When I was studying economics at university, I thought this was more theoretical and not so usable in real life. But after I graduated, over time I have felt more and more that academic thinking is relevant and important. I value scholars’ ideas, which are based on long and devoted study in certain areas.
Even if you are not a scholar, and will work in the public sector or private sector as a practitioner or administrator, my advice is that it’s better to keep academic thinking when you approach any issue. In the end, what we study at school, whether it is political science, economics, law, or any other discipline, is a collection of the wisdom of human society. It is collections of ideas and thoughts based on histories of the world, whether Western or Eastern.
I have been trying to have a connection to academic life. I taught international finance for two semesters on Saturdays at the University of Tokyo when I was Director General of the International Department. I also taught public finance and fiscal policies at Yokohama National University to students from transition economies in the early 2000s. I have also published papers and books occasionally on economic issues.
It was tiring to do these things over weekends or after work, but I believe it was worth doing because it’s good to organize my thinking from time to time instead of just doing things. I could convey my ideas using more general terms based on theories when I discussed difficult issues, for instance, with colleagues at G20 Finance Deputies meetings.
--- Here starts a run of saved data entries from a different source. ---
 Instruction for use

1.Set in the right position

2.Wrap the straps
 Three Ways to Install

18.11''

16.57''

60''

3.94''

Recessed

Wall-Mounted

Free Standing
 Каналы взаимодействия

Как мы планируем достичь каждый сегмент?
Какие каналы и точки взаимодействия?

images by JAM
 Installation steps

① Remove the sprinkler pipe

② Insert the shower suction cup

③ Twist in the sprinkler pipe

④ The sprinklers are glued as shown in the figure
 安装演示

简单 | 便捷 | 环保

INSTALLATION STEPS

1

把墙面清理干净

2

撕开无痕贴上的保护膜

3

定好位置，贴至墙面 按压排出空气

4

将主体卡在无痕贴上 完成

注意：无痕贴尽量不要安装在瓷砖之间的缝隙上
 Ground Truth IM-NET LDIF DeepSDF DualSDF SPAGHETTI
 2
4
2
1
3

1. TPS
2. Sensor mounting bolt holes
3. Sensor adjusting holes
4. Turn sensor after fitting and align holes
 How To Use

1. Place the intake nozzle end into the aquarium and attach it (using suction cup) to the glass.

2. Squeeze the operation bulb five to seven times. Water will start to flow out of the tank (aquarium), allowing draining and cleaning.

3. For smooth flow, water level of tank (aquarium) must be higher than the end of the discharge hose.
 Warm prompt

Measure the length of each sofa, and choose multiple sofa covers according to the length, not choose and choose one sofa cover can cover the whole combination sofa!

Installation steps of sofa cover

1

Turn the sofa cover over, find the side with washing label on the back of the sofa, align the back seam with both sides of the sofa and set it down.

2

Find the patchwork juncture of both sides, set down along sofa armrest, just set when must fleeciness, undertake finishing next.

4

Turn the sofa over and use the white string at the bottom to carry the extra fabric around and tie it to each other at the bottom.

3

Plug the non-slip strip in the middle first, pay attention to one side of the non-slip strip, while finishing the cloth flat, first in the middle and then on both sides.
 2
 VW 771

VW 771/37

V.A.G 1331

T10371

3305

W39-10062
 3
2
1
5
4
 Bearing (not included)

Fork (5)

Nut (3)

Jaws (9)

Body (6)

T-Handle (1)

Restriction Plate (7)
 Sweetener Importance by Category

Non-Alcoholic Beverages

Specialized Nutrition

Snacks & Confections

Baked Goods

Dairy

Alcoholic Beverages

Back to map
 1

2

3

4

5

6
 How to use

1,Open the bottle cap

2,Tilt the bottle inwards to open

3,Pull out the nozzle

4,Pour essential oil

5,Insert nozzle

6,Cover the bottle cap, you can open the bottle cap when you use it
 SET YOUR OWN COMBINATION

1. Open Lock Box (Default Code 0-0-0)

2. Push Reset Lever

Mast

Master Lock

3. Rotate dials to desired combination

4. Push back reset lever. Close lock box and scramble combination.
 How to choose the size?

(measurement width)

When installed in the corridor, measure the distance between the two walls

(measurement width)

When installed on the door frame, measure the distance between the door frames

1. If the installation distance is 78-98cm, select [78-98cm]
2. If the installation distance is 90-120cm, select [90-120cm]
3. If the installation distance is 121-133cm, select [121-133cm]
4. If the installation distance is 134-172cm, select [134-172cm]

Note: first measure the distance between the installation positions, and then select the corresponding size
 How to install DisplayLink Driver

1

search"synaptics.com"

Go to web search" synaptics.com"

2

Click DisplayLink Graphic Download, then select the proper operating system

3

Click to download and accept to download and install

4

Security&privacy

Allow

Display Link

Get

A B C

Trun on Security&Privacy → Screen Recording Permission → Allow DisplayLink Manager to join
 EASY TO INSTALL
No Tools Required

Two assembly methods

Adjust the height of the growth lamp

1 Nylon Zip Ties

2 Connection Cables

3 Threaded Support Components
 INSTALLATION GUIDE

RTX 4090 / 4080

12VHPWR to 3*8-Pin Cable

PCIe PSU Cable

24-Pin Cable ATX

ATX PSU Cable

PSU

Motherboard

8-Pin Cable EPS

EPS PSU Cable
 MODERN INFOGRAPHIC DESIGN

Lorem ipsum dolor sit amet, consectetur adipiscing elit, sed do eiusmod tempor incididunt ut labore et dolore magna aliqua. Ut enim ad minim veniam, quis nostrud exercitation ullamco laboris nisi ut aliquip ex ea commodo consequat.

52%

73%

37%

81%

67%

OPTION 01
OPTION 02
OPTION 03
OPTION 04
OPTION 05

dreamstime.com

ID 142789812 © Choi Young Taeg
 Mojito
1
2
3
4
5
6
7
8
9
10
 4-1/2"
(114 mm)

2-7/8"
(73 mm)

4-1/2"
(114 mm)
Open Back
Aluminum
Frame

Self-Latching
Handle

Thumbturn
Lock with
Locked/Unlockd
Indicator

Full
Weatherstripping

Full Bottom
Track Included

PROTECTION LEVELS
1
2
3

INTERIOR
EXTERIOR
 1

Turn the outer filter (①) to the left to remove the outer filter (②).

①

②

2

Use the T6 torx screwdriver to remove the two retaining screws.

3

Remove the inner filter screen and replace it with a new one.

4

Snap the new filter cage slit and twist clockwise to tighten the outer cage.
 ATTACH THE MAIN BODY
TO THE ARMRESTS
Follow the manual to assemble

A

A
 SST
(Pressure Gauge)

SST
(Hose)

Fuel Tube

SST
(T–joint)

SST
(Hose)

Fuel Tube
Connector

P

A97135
Teaching to young people and sharing knowledge through papers based on ideas obtained from our experiences in government can make a certain contribution to society.
I also would like to stress that it is very important to keep our pride as intellectuals instead of just senior officials or senior business persons in companies.
In short, I feel that what you studied in this school will be much more useful in the course of your life and work than you may think now. This is not to flatter President Tanaka and other professors of this school, and it’s not to please them.
The future depends on you, and other young people. I was told such a thing when I was in my 20s, and I felt it was just a cliché or rhetoric, but I really mean it now.
After graduation from this school, I hope you will embark on your careers vigorously, engage the world well, work hard, enjoy your life, and live a good life.
Congratulations again, and thank you very much.